Prevent compilation unless all fields exist

Question

I have this typescript code:

interface Foo {
  foo1: string,
  foo2: number,
  foo3: boolean
}


const v = <Foo>{foo1: '4'};

this compiles - how can I prevent it from compiling unless all 3 fields are present in the object? Right now only one of the fields is present.

Here is my use case / rationale: https://gist.github.com/ORESoftware/8d02fb30c53c19f6b38bddbc96da2475

But if you do it like so:

const v : Foo = {foo1: '4'};

then it won't compile. And if you do it like so:

  const v = <Foo>{x: '4'};

that won't compile.

Answer 1

It will compile because you're doing an assertion.
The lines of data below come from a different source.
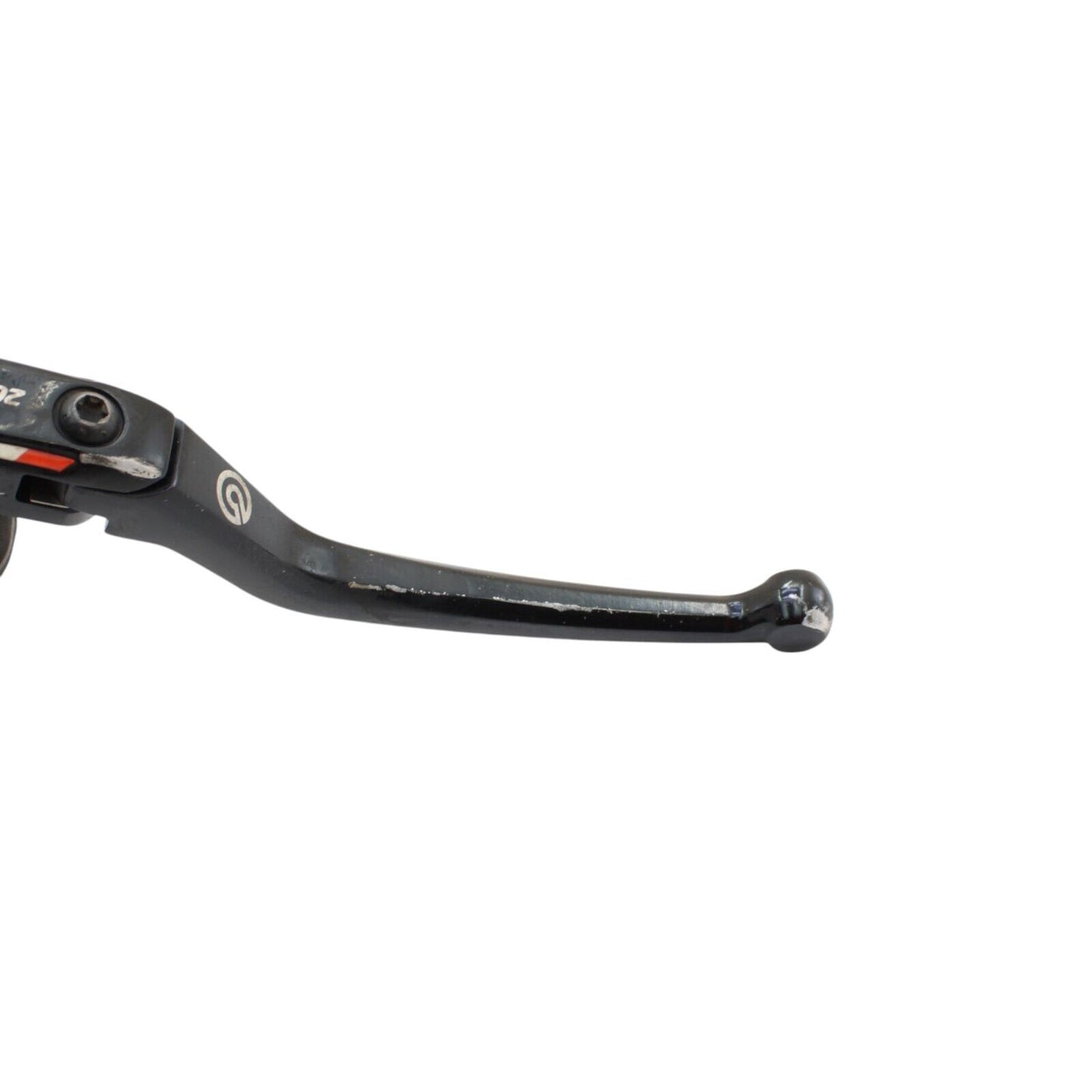 Brembo 19 RCS Front Brake Master Cylinder RESERVOIR STOCK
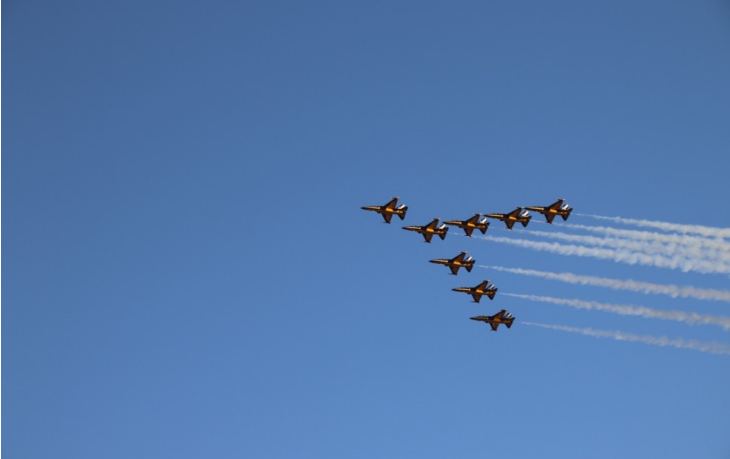 2023.국군의날-행사-차량통제안내-시가행진-차없는거리-75주년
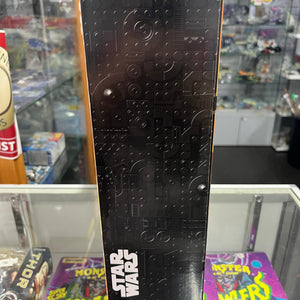 LEGO 75389 Star Wars The Dark Falcon FRENLY BRICKS - Open 7 Days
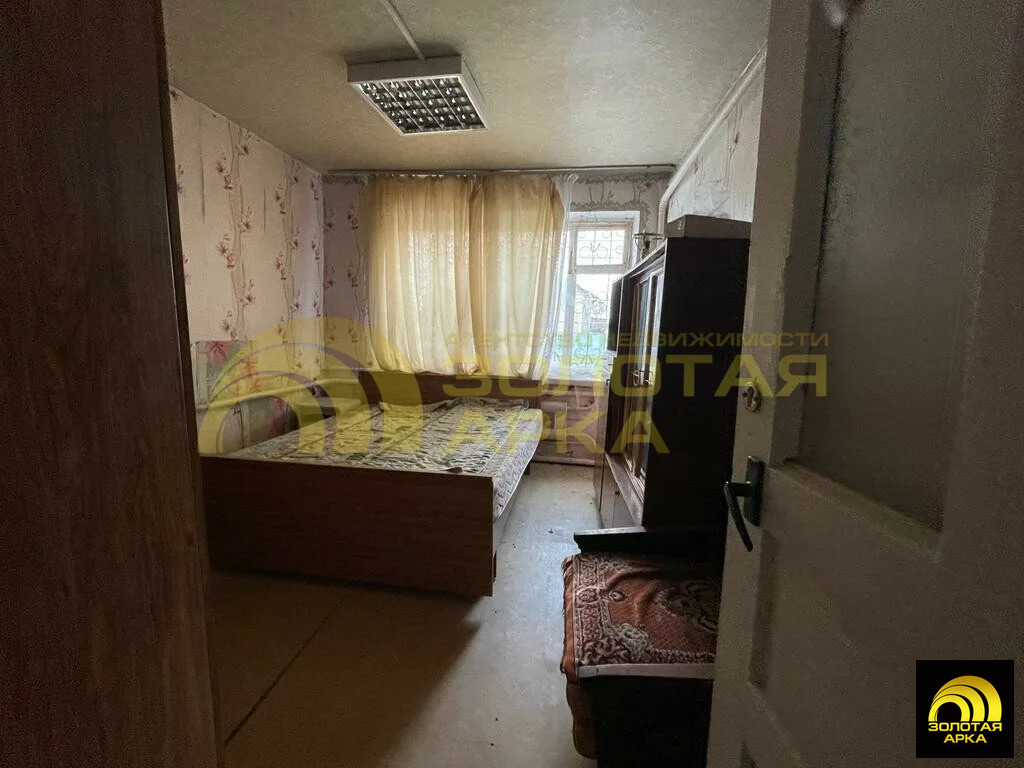 Продажа дома, Адагум, Крымский район, ул. Мира - Фото 7
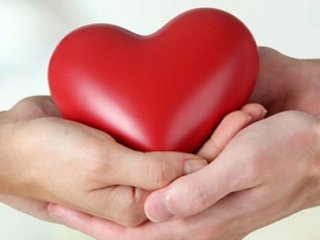 Türkiye'de Kaç Kişi Organ Nakli Bekliyor?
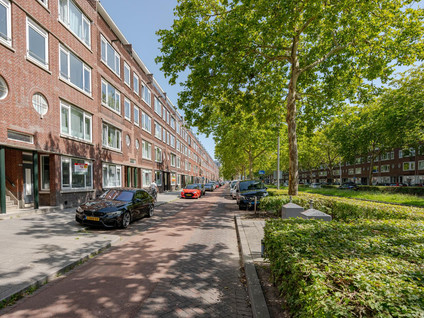 Pleinweg 119A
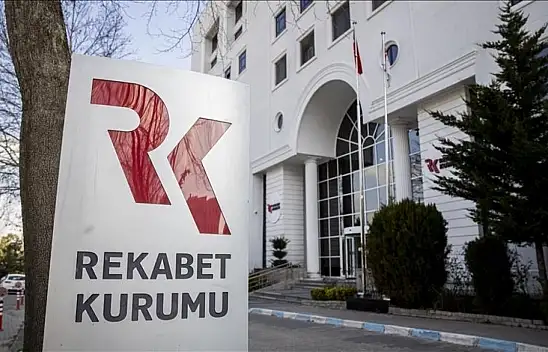 Yeni Kurulacak Şirketlere HTS Düzenlemesi 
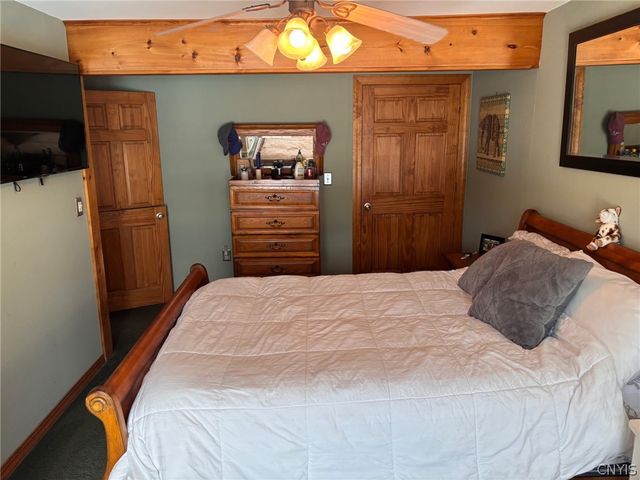 205 Hillside Drive, Whitestown, NY 13424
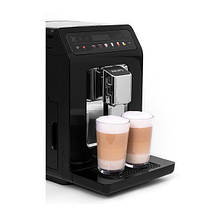 Кавомашина автоматична Krups EA895831, фото 3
You're basically saying "Trust me, TypeScript compiler, this is of the right type". That's circumventing the check altogether.

If your object satisfies the type, you don't need to do the assertion. Interfaces in TypeScript work by actually checking that the object satisfies the interface, not that it extends/implements the interface explicitly.

interface ResponseBody {
  foo1: number;
  foo2: string;
  foo3: boolean;
}

function doSomething(value: ResponseBody) {
    console.log("Ok");
}

And thus:

// This will work
doSomething({ foo1: 0, foo2: "zero", foo3: false });

// This will not work
// Argument of type '{ foo1: number; foo2: string; }' is not assignable to parameter of type 'ResponseBody'.
// Property 'foo3' is missing in type '{ foo1: number; foo2: string; }'.
doSomething({ foo1: 0, foo2: "zero" });

// This will not work
// Type 'number' is not assignable to type 'string'.
doSomething({ foo1: 0, foo2: 1, foo3: false });

// This will work
const r1: ResponseBody = { foo1: 4, foo2: "four", foo3: true };

// This will not work
// Type 'string' is not assignable to type 'number'.
const r2: ResponseBody = { foo1: '4' };

// This will not work
// Type '{ foo1: number; }' is not assignable to type 'ResponseBody'.
// Property 'foo2' is missing in type '{ foo1: number; }'.
const r3: ResponseBody = { foo1: 4 };

So the basic answer is: remove <Foo>. You shouldn't need it.

Now, if the object you pass to doSomething is coming from somewhere else and is of any type, TypeScript cannot do the check. So it'll fail. Those are the cases where you'd need to add an assertion, to let TypeScript know that you know what you're doing. But that's because the object (and its fields) is not known at compile time, and therefore cannot be checked by TypeScript at all.